─── SELECTED TEXT

01.19.12 3:19 PM ET
Why Conservatives Don’t Buy Romney’s Red-Meat Speeches
There’s a building on the campus of Winthrop University in Rock Hill, South Carolina, called McBryde Hall. It is a handsome, Tudorish structure, with high, hammer-beamed ceilings and elaborate timber arches, like a dining hall from Harry Potter. Which is fitting, because if you’d happened to walk through McBryde’s whitewashed wooden doors around 3:30 on Wednesday afternoon, you would’ve have found yourself, suddenly, in a world at least as fantastical as Hogwarts.
Mitt Romney was delivering his stump speech.
Outside the walls of McBryde Hall, Romney was under siege. He’d spent the first two days of the week swatting at the gnattish problem of his income-tax returns—first at Monday’s debate, when he prevaricated over releasing them, and then on the trail Tuesday, when he’d confessed that his effective income-tax rate (15 percent) was much lower than what most middle-class voters pay, despite his $200 million fortune.
And it didn’t stop there. On Wednesday, ABC News added to the Mittster’s One-Percenter blues by revealing that he stashes millions of dollars in offshore accounts, and pollsters began to release the first of what would soon become a string of surveys showing Newt Gingrich gaining ground both nationally and in South Carolina. The results of the Iowa GOP’s certified caucus count had yet to roll in—results that would reveal on Thursday morning that Rick Santorum, and not Romney, had actually won the most votes in the Hawkeye State—but it was already clear that Mitt was not having the happiest week.
Inside McBryde, however, Romney was simply repeating the same lines he’d been repeating since Iowa—lines, I would argue, that set a new presidential campaign record for completely ignoring a little thing that normal people like to call reality.
I’m assuming that you, dear reader, have never had the pleasure of experiencing a Mitt Romney stump speech in person. I am also assuming that the reporters assigned to follow him around, day in and day out, have probably experienced it way, way too much. Meaning that for most people the Mitt Romney Stump Speech Experience is irrelevant, either too inaccessible or too familiar to bother with.

──────

▸ **TASKS TO CARRY OUT**
1. Translate this sentence from the Romney campaign article into Spanish: "Mitt Romney was delivering his stump speech."
2. Pick up the article on Romney's stump speech at the point where it stops and write on from there.
The lines after this come from a separate source.

─── SOURCE MATERIAL

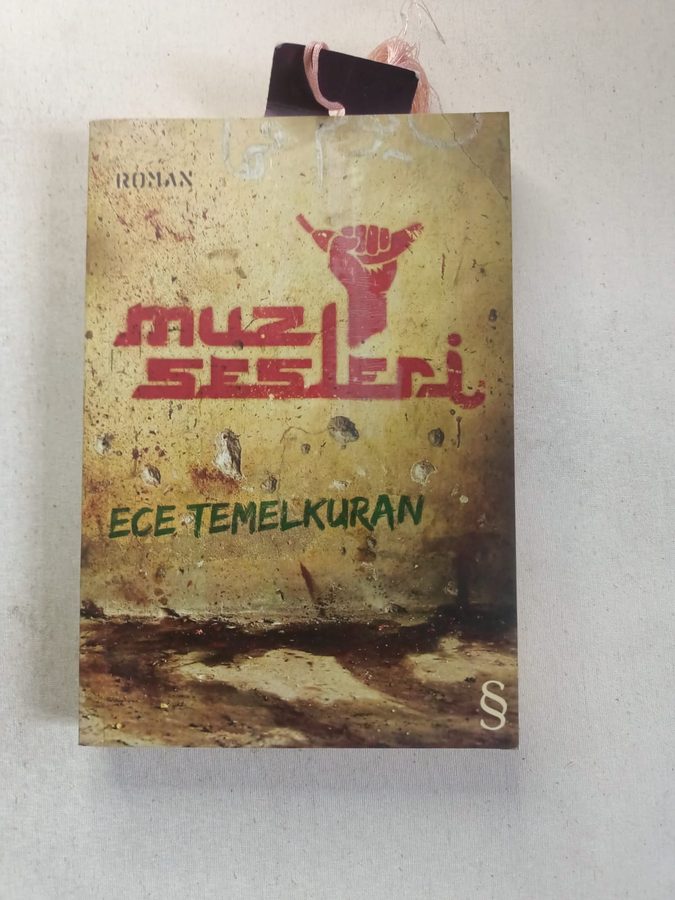 Muz Sesleri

──────

▸ **ANSWERS PER TASK**
1. Mitt Romney estaba pronunciando su discurso de campaña.

2.
That’s too bad, because a stump speech is, by definition, a candidate’s mission statement, the one bit of hyper-refined, hyper-focus-grouped oratory that he deems most convincing, most compelling, and most representative of his candidacy. So while the reporters in the room yawned and obsessively checked Twitter, I tried to hear Romney’s with relatively fresh ears—to step back and actually listen to what he was saying. It was a fascinating exercise.
I said earlier that Romney’s stump speech was “fantastical.” Here’s what I mean. In Romney’s world, Barack Obama isn’t a president whose policies have failed, which is an argument that a reasonable person could reasonably make. Instead, he is the living embodiment, and source, of all that is wrong with everything, everywhere, a kind of omnipotent malefactor hellbent on destroying the U.S.A. The argument is so comically exaggerated in both scale and scope that Romney is forced to exaggerate—or just make stuff up—in order sustain it.
Some examples. According to the Romney stump-speech version of reality, Obama “believes that Europe had it right” and wants to “transform America” into a “European social welfare state” where “the government’s job is to take from some and give to others”—even though, under Obama, tax rates have fallen to their lowest level since the Truman administration and government jobs have declined at a record rate.
Romney Reality also holds that Obama “is a president who’s comfortable with trillion-dollar deficits as far as the eye can see” and “hasn’t put out a plan to balance the budget or to cut back on what we’re spending”—even though in April 2011 Obama delivered a speech at George Washington University arguing that “we have to live within our means, reduce our deficit, and get back on a path that will allow us to pay down our debt” and has unveiled a pair of plans that would reduce the deficit by between $3.6 trillion and $4 trillion over the next 10 to 12 years.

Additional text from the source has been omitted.